- [PROBLEM TO SOLVE]: Continue the news report on the Kabul airport evacuation and the US drone strike from its last sentence.

- [DOCUMENT TEXT]:
++++++++

Drone strike carried out east of Kabul as Pentagon warns of further ‘specific, credible’ threats against airport

Guardian staff with agencies

First published on Fri 27 Aug 2021 22.15 EDT

The US has conducted a drone strike against an Islamic State target in Afghanistan on Saturday, as the airlift of those desperate to flee moved into its fraught final stages with fresh terror attack warnings and encroaching Taliban forces primed to take over the Kabul airport.

US troops overseeing the evacuation have been forced into closer security cooperation with the Taliban to prevent any repeat of a suicide bombing that killed scores of civilians crowded around one of the airport’s main access gates, and 13 American troops.

The attack was claimed by a regional chapter of the Islamic State – known as Islamic State Khorasan Province (ISKP) – and the Pentagon announced it had carried out a drone attack on a “planner” from the jihadist group in eastern Afghanistan.

“Initial indications are that we killed the target. We know of no civilian casualties,” the US military said in a statement.

US Central Command said the airstrike took place in Nangarhar province, east of Kabul and bordering Pakistan. It did not say whether the target was connected with the airport attack.

The White House said the next few days are likely to be the most dangerous as evacuations continue ahead of looming deadline for the withdrawal of US forces.

Just before details of the airstrike targeting Islamic State were made public, the US embassy in Kabul issued a fresh warning over security threats at the airport and called on US citizens at the gates to “leave immediately”.

It follows Pentagon spokesman John Kirby earlier saying the US believes there are still “specific, credible” threats against the airport.

“We certainly are prepared and would expect future attempts,” Kirby told reporters in Washington. “We’re monitoring these threats, very, very specifically, virtually in real time.”

US and allied forces are racing to complete evacuations of their citizens and vulnerable Afghans and to withdraw from the country by the Tuesday deadline set by the US president, Joe Biden, after two decades of American military presence there.

++++++++

- [EXTRACTED ENTRIES]:
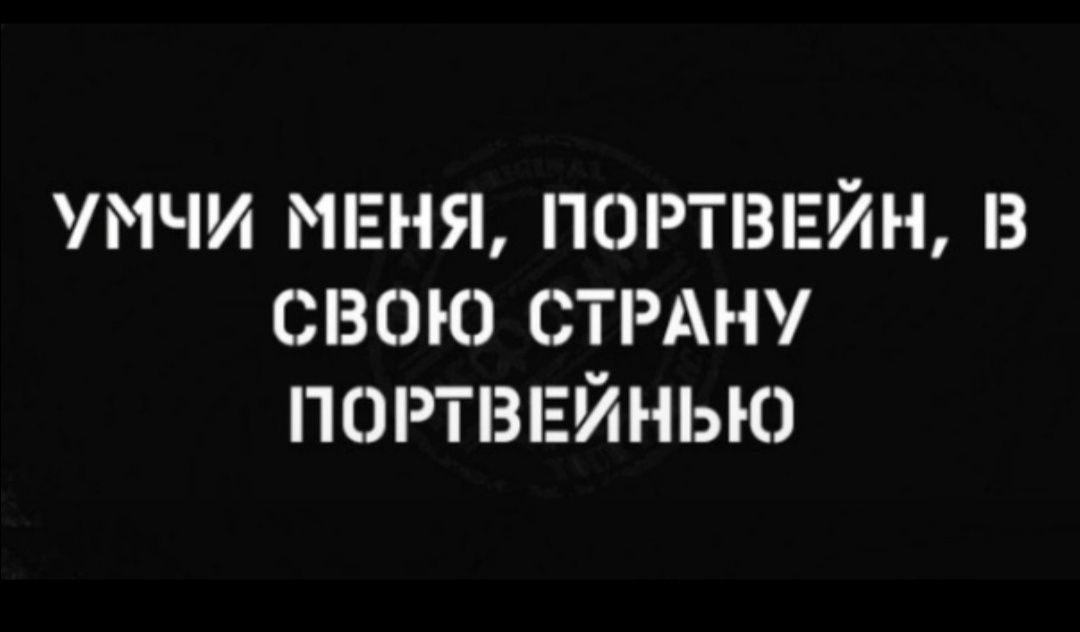 УМЧИ МЕНЯ, ПОРТВЕЙН, В СВОЮ СТРАНУ ПОРТВЕЙНЬЮ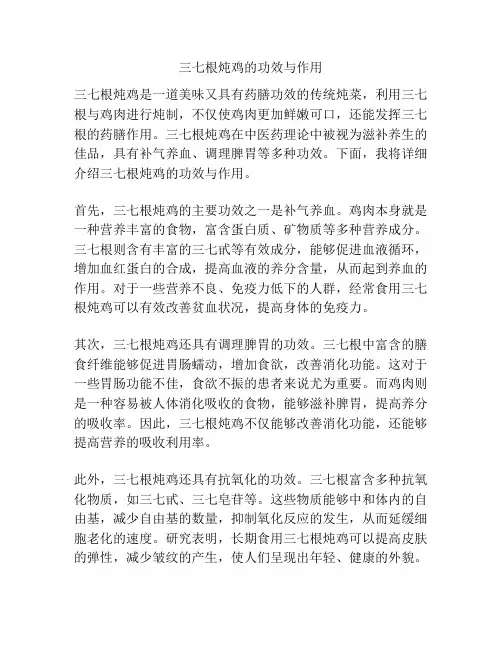 三七根炖鸡的功效与作用

三七根炖鸡是一道美味又具有药膳功效的传统炖菜，利用三七根与鸡肉进行炖制，不仅使鸡肉更加鲜嫩可口，还能发挥三七根的药膳作用。三七根炖鸡在中医药理论中被视为滋补养生的佳品，具有补气养血、调理脾胃等多种功效。下面，我将详细介绍三七根炖鸡的功效与作用。

首先，三七根炖鸡的主要功效之一是补气养血。鸡肉本身就是一种营养丰富的食物，富含蛋白质、矿物质等多种营养成分。三七根则含有丰富的三七甙等有效成分，能够促进血液循环，增加血红蛋白的合成，提高血液的养分含量，从而起到养血的作用。对于一些营养不良、免疫力低下的人群，经常食用三七根炖鸡可以有效改善贫血状况，提高身体的免疫力。

其次，三七根炖鸡还具有调理脾胃的功效。三七根中富含的膳食纤维能够促进胃肠蠕动，增加食欲，改善消化功能。这对于一些胃肠功能不佳，食欲不振的患者来说尤为重要。而鸡肉则是一种容易被人体消化吸收的食物，能够滋补脾胃，提高养分的吸收率。因此，三七根炖鸡不仅能够改善消化功能，还能够提高营养的吸收利用率。

此外，三七根炖鸡还具有抗氧化的功效。三七根富含多种抗氧化物质，如三七甙、三七皂苷等。这些物质能够中和体内的自由基，减少自由基的数量，抑制氧化反应的发生，从而延缓细胞老化的速度。研究表明，长期食用三七根炖鸡可以提高皮肤的弹性，减少皱纹的产生，使人们呈现出年轻、健康的外貌。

++++++++

- [RESPONSE TO THIS EXERCISE]:
The Pentagon said the US has taken about 111,000 people out of Afghanistan in the past two weeks.

While some have been evacuated, many are still seeking to get out. Throngs of people have gathered outside the airport to try to get on to evacuation flights since the Taliban took control of Afghanistan on 15 August, although on Friday, Taliban guards stopped people from approaching.

The Islamic State affiliate that claimed responsibility for Thursday’s bombing appeared in eastern Afghanistan in 2014 and later made inroads into other areas, particularly the north.

The group is an enemy of the Islamist Taliban as well as the west. The Pentagon said Thursday’s attack was carried out by one suicide bomber at an airport gate, not two as it had earlier stated.

Biden said earlier he had ordered the Pentagon to plan how to strike ISKP. A US official, speaking on the condition of anonymity, said the drone strike was against an Islamic State militant planning attacks.

A reaper drone, which took off from the Middle East, struck the militant while he was in a car with an Islamic State associate, the official said. Both are believed to have been killed, the official added.

A senior Taliban commander said some ISKP members had been arrested in connection with the Kabul attack. “They are being interrogated by our intelligence team,” the commander said.